===== DATASET

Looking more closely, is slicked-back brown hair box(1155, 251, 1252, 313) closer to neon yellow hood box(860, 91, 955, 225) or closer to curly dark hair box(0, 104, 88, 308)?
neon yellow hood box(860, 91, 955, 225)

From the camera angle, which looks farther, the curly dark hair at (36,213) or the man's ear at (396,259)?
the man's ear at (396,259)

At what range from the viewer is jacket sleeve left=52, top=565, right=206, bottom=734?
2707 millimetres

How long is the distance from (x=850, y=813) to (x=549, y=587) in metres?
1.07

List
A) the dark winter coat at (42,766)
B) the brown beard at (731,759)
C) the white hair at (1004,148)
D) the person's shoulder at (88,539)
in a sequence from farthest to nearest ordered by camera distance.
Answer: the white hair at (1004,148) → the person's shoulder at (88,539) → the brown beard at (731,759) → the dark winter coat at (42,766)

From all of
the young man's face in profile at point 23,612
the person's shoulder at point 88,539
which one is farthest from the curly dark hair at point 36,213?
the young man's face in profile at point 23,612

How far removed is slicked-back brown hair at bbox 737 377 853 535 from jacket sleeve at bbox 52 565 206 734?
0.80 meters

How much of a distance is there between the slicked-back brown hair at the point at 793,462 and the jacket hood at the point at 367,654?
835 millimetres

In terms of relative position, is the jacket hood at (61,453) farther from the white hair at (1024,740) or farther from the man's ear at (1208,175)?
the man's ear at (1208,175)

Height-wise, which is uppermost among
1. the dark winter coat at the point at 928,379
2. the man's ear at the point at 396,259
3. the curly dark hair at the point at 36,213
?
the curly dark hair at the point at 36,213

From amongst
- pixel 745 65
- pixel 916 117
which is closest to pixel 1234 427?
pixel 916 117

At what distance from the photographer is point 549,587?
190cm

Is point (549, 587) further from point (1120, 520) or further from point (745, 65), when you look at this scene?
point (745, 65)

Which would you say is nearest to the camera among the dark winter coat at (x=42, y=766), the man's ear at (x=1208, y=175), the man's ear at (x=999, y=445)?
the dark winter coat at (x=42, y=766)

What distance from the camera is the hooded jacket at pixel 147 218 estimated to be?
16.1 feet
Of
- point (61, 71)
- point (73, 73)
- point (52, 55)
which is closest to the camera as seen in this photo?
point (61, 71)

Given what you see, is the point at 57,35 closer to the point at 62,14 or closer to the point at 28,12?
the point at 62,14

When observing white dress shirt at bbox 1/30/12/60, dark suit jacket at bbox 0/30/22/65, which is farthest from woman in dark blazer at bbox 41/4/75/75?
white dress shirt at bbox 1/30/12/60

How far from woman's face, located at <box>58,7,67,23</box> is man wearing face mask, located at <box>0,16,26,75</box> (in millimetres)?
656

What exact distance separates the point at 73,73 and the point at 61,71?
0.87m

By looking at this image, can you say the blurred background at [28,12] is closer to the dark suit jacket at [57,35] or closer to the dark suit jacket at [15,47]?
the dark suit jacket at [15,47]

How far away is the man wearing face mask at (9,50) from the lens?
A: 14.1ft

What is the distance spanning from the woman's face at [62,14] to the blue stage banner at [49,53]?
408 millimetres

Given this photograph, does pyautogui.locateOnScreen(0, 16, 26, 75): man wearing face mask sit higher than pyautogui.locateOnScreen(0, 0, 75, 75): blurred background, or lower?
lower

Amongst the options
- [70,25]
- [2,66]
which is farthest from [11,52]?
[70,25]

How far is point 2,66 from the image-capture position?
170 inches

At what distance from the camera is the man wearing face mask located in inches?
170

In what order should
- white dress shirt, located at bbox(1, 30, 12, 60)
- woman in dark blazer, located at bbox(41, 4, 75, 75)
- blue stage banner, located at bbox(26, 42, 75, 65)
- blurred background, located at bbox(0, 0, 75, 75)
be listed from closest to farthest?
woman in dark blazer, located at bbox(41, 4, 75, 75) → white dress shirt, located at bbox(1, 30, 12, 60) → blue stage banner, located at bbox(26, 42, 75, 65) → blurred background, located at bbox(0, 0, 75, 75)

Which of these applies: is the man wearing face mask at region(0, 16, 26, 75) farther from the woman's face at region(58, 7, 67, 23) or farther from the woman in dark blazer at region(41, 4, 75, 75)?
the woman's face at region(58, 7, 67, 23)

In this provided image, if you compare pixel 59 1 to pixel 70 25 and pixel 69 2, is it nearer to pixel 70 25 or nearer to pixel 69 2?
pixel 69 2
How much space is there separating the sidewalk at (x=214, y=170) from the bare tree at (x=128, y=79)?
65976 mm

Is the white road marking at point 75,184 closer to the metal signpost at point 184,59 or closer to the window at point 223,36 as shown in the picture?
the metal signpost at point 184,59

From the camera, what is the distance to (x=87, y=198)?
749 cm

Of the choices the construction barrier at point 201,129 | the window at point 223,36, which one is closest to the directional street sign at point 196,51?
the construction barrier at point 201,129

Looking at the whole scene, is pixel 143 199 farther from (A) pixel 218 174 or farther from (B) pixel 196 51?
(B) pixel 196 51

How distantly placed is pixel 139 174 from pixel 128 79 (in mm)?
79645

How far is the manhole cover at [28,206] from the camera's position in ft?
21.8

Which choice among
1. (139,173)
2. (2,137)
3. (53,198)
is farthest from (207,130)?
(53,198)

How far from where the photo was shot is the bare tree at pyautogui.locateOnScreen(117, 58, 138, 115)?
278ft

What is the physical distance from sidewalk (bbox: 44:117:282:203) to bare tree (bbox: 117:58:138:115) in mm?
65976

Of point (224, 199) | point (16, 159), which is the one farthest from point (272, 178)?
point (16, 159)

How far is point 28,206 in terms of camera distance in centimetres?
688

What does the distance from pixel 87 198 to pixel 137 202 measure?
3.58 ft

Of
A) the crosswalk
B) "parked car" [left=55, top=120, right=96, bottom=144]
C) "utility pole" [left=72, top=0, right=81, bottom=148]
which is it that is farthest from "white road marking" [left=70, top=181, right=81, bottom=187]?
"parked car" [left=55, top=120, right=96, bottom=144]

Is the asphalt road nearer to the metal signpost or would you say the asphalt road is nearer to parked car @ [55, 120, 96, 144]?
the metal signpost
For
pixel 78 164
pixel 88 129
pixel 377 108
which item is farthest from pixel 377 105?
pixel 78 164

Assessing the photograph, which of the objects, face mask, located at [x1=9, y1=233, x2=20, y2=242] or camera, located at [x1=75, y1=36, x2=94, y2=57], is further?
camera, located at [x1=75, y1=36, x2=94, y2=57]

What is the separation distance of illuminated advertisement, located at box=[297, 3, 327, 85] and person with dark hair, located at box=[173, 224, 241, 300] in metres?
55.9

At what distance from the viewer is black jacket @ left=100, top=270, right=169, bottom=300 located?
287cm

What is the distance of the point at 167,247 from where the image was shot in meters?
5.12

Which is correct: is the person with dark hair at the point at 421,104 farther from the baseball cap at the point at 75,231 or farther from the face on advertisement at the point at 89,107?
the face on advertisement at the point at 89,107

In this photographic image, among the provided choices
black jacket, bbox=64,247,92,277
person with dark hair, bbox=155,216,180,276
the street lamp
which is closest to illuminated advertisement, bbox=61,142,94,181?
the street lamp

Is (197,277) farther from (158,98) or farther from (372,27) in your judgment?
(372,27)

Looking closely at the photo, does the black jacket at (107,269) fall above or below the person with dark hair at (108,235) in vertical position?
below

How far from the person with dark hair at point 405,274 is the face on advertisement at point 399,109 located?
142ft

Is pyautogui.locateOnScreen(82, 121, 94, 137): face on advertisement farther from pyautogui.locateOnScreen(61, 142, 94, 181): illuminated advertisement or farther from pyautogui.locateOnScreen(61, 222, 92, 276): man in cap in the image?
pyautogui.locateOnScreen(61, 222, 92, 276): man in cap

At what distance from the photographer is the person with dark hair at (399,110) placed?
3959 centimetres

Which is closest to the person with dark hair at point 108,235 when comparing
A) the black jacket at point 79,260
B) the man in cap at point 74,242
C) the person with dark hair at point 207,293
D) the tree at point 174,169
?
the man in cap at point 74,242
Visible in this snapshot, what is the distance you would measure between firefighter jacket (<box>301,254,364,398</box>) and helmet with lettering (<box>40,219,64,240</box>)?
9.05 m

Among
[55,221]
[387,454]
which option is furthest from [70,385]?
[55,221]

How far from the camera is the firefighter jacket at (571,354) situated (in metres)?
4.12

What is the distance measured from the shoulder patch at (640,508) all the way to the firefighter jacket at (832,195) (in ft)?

==========

CHALLENGE: Copy exactly the lines from the one containing "At what distance from the photographer is the" through the last line of the records, both included, and nothing else.

EXERCISE SOLUTION:
At what distance from the photographer is the person with dark hair at (399,110) placed?
3959 centimetres

Which is closest to the person with dark hair at point 108,235 when comparing
A) the black jacket at point 79,260
B) the man in cap at point 74,242
C) the person with dark hair at point 207,293
D) the tree at point 174,169
?
the man in cap at point 74,242
Visible in this snapshot, what is the distance you would measure between firefighter jacket (<box>301,254,364,398</box>) and helmet with lettering (<box>40,219,64,240</box>)?
9.05 m

Among
[55,221]
[387,454]
which option is furthest from [70,385]?
[55,221]

How far from the camera is the firefighter jacket at (571,354) situated (in metres)?
4.12

What is the distance measured from the shoulder patch at (640,508) all the way to the firefighter jacket at (832,195) (in ft)?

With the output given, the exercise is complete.